16. [Optional] Text: Linear Model Assumptions

Model Assumptions And How To Address Each

Here are the five potential problems related to Multiple Linear Regression that we mentioned in the previous video, that are addressed in Introduction to Statistical Learning:

  1. Non-linearity of the response-predictor relationships
  2. Correlation of error terms
  3. Non-constant Variance and Normally Distributed Errors
  4. Outliers/ High leverage points
  5. Multicollinearity

This text is a summary of how to identify whether these problems exist, as well as how to address them.
This is a common interview question asked by statisticians, but its practical importance is hit or miss depending on the purpose of your model. In the upcoming concepts, we will look more closely at specific points that I believe deserve more attention, but below you will see a more exhaustive introduction to each topic. Let's take a closer look at each of these items.

Linearity

The assumption of linearity is that a linear model is the relationship that truly exists between your response and predictor variables. If this isn't true, then your predictions will not be very accurate. Additionally, the linear relationships associated with your coefficients really aren't useful either.

In order to assess if a linear relationship is reasonable, a plot of the residuals (y - \hat{y}) by the predicted values (\hat{y}) is often useful. If there are curvature patterns in this plot, it suggests that a linear model might not actually fit the data, and some other relationship exists between the predictor variables and response. There are many ways to create non-linear models (even using the linear model form), and you will be introduced to a few of these later in this lesson.
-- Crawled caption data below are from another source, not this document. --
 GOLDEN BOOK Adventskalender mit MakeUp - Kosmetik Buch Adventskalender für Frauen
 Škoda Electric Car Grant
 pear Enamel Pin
In the image at the bottom of this page, these are considered the biased models. Ideally, we want to see a random scatter of points like the top left residual plot in the image.

Correlated Errors

Correlated errors frequently occur when our data are collected over time (like in forecasting stock prices or interest rates in the future) or data are spatially related (like predicting flood or drought regions). We can often improve our predictions by using information from the past data points (for time) or the points nearby (for space).

The main problem with not accounting for correlated errors is that you can often use this correlation to your advantage to better predict future events or events spatially close to one another.
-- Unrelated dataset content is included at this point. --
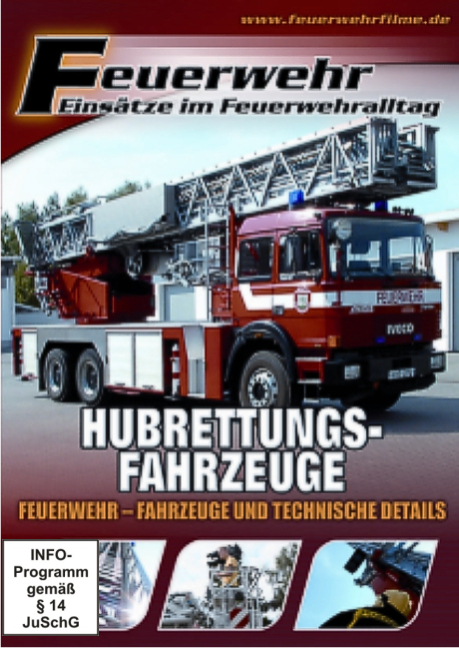 Feuerwehr-Hubrettungsfahrzeuge -  Agrar Video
One of the most common ways to identify if you have correlated errors is based on the domain from which the data were collected. If you are unsure, there is a test known as a Durbin-Watson test that is commonly used to assess whether correlation of the errors is an issue. Then ARIMA or ARMA models are commonly implemented to use this correlation to make better predictions.

Non-constant Variance and Normally Distributed Errors

Non-constant variance is when the spread of your predicted values differs depending on which value you are trying to predict. This isn't a huge problem in terms of predicting well. However, it does lead to confidence intervals and p-values that are inaccurate. Confidence intervals for the coefficients will be too wide for areas where the actual values are closer to the predicted values, but too narrow for areas where the actual values are more spread out from the predicted values.
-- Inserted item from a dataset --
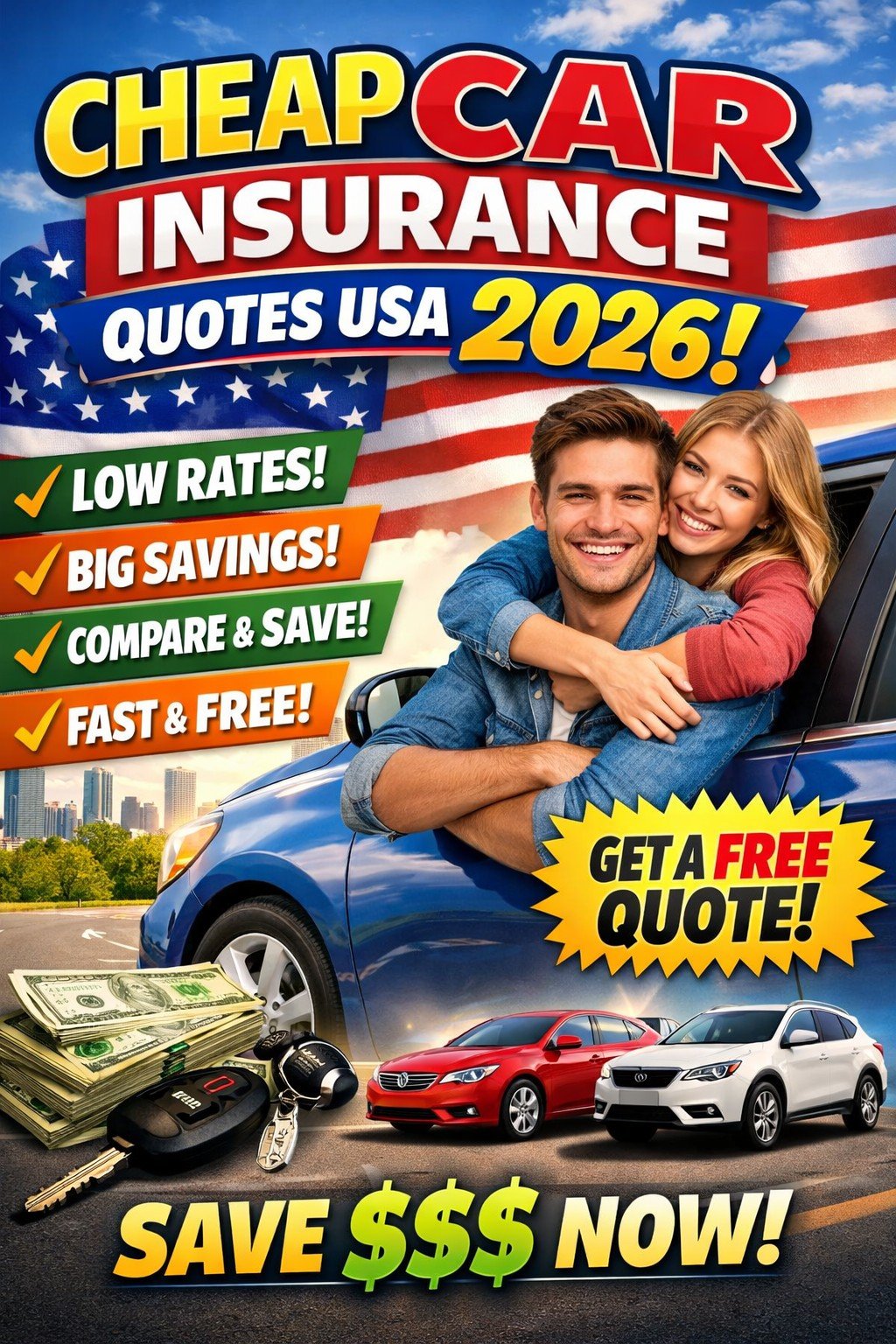 Cheap Car Insurance Quotes USA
Commonly, a log (or some other transformation of the response variable is done) in order to "get rid" of the non-constant variance. In order to choose the transformation, a Box-Cox is commonly used.

Non-constant variance can be assessed again using a plot of the residuals by the predicted values. In the image at the bottom of the page, non-constant variance is labeled as heteroscedastic. Ideally, we want an unbiased model with homoscedastic residuals (consistent across the range of values).

Though the text does not discuss normality of the residuals, this is an important assumption of regression if you are interested in creating reliable confidence intervals. More on this topic is provided here.

Outliers/Leverage Points

Outliers and leverage points are points that lie far away from the regular trends of your data. These points can have a large influence on your solution. In practice, these points might even be typos. If you are aggregating data from multiple sources, it is possible that some of the data values were carried over incorrectly or aggregated incorrectly.

Other times outliers are accurate and true data points, not necessarily measurement or data entry errors. In these cases, 'fixing' is more subjective. Often the strategy for working with these points is dependent on the goal of your analysis. Linear models using ordinary least squares, in particular, are not very robust. That is, large outliers may greatly change our results. There are techniques to combat this - largely known as regularization techniques. These are beyond the scope of this class, but they are quickly discussed in the free course on machine learning.

Multi-collinearity

Multicollinearity is when we have predictor variables that are correlated with one another. One of the main concerns of multicollinearity is that it can lead to coefficients being flipped from the direction we expect from simple linear regression.

One of the most common ways to identify multicollinearity is with bivariate plots or with variance inflation factors (or VIFs). This is a topic we will dive into in the next concept, so we won't spend as much time on it here.